Speaking to RNZ before the SageBush review was published, WorkSafe chief executive Phil Parkes said the new measures reflected its new strategic aims to improve "safe work, healthy work and equitable outcomes".
But New Zealand was failing in some areas, he said.
"Serious injury has not reduced to the extent that I would have liked to see. And similarly occupational disease, which actually kills more people than acute injury, has still got a long way to go."
Between 750 and 900 people died from work-related ill health and between 5000 and 6000 were hospitalised each year, according to WorkSafe estimates.

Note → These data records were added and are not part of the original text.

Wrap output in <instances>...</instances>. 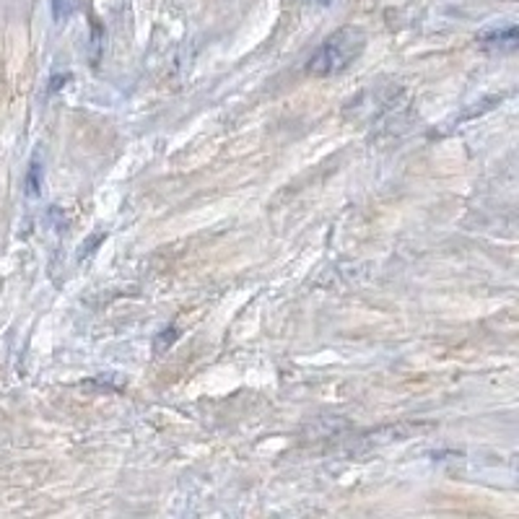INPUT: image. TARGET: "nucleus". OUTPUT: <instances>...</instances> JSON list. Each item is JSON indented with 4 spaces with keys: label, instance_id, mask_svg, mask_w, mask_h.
I'll list each match as a JSON object with an SVG mask.
<instances>
[{
    "label": "nucleus",
    "instance_id": "1",
    "mask_svg": "<svg viewBox=\"0 0 519 519\" xmlns=\"http://www.w3.org/2000/svg\"><path fill=\"white\" fill-rule=\"evenodd\" d=\"M367 50V32L361 26H340L337 32H333L322 45L319 50L312 55L306 70L312 76L327 78V76H337L364 55Z\"/></svg>",
    "mask_w": 519,
    "mask_h": 519
},
{
    "label": "nucleus",
    "instance_id": "2",
    "mask_svg": "<svg viewBox=\"0 0 519 519\" xmlns=\"http://www.w3.org/2000/svg\"><path fill=\"white\" fill-rule=\"evenodd\" d=\"M478 45L488 52H514L519 45V26L517 24L488 26L478 34Z\"/></svg>",
    "mask_w": 519,
    "mask_h": 519
},
{
    "label": "nucleus",
    "instance_id": "3",
    "mask_svg": "<svg viewBox=\"0 0 519 519\" xmlns=\"http://www.w3.org/2000/svg\"><path fill=\"white\" fill-rule=\"evenodd\" d=\"M39 192H42V161L34 159L26 171V195L34 201V198H39Z\"/></svg>",
    "mask_w": 519,
    "mask_h": 519
},
{
    "label": "nucleus",
    "instance_id": "4",
    "mask_svg": "<svg viewBox=\"0 0 519 519\" xmlns=\"http://www.w3.org/2000/svg\"><path fill=\"white\" fill-rule=\"evenodd\" d=\"M177 337H180V330L177 327H169V330H161L159 336H156V340H153V346H156V351H169L174 343H177Z\"/></svg>",
    "mask_w": 519,
    "mask_h": 519
},
{
    "label": "nucleus",
    "instance_id": "5",
    "mask_svg": "<svg viewBox=\"0 0 519 519\" xmlns=\"http://www.w3.org/2000/svg\"><path fill=\"white\" fill-rule=\"evenodd\" d=\"M76 5H78V0H52V14L57 21H63L76 11Z\"/></svg>",
    "mask_w": 519,
    "mask_h": 519
},
{
    "label": "nucleus",
    "instance_id": "6",
    "mask_svg": "<svg viewBox=\"0 0 519 519\" xmlns=\"http://www.w3.org/2000/svg\"><path fill=\"white\" fill-rule=\"evenodd\" d=\"M67 81H70V73H57V76L50 81V88H47V91H50V94H57V91L67 84Z\"/></svg>",
    "mask_w": 519,
    "mask_h": 519
},
{
    "label": "nucleus",
    "instance_id": "7",
    "mask_svg": "<svg viewBox=\"0 0 519 519\" xmlns=\"http://www.w3.org/2000/svg\"><path fill=\"white\" fill-rule=\"evenodd\" d=\"M317 3H322V5H327V3H333V0H317Z\"/></svg>",
    "mask_w": 519,
    "mask_h": 519
}]
</instances>
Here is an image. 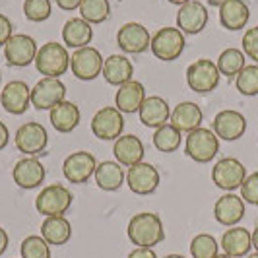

Parkes said New Zealand was behind other comparable nations because it was a "newer country".
"Other countries overseas have been doing health and safety for longer and they've been doing a better job; they've had a better regulator and they're more used to being regulated."
Workplace injuries continued to rise because the economy had grown, he said.
"Of course, we would love those injuries to go down, but it's not surprising that as the economy has grown since Pike River and since the creation of WorkSafe that the number of slips, trips and falls and injuries caused by vehicles has also grown."
Workplace Relations and Safety Minister Michael Wood said he supported WorkSafe's approach to reducing harm.
"WorkSafe's performance measures were changed to better align with its strategic outcomes framework. It is important that these are aligned, particularly when an entity considers its framework, as WorkSafe has done," he said.
He would continue to receive monthly updates on WorkSafe's activity volumes and the agency would report to parliament through the annual review process, Wood said.
"In addition, WorkSafe reports publicly on a quarterly and annual reporting basis and is monitored by MBIE through this process. This allows for appropriate transparency and visibility of the volume and nature of regulatory intervention activity being undertaken."
Though no longer required to, MBIE said WorkSafe had indicated it would continue to report this information in its next annual report.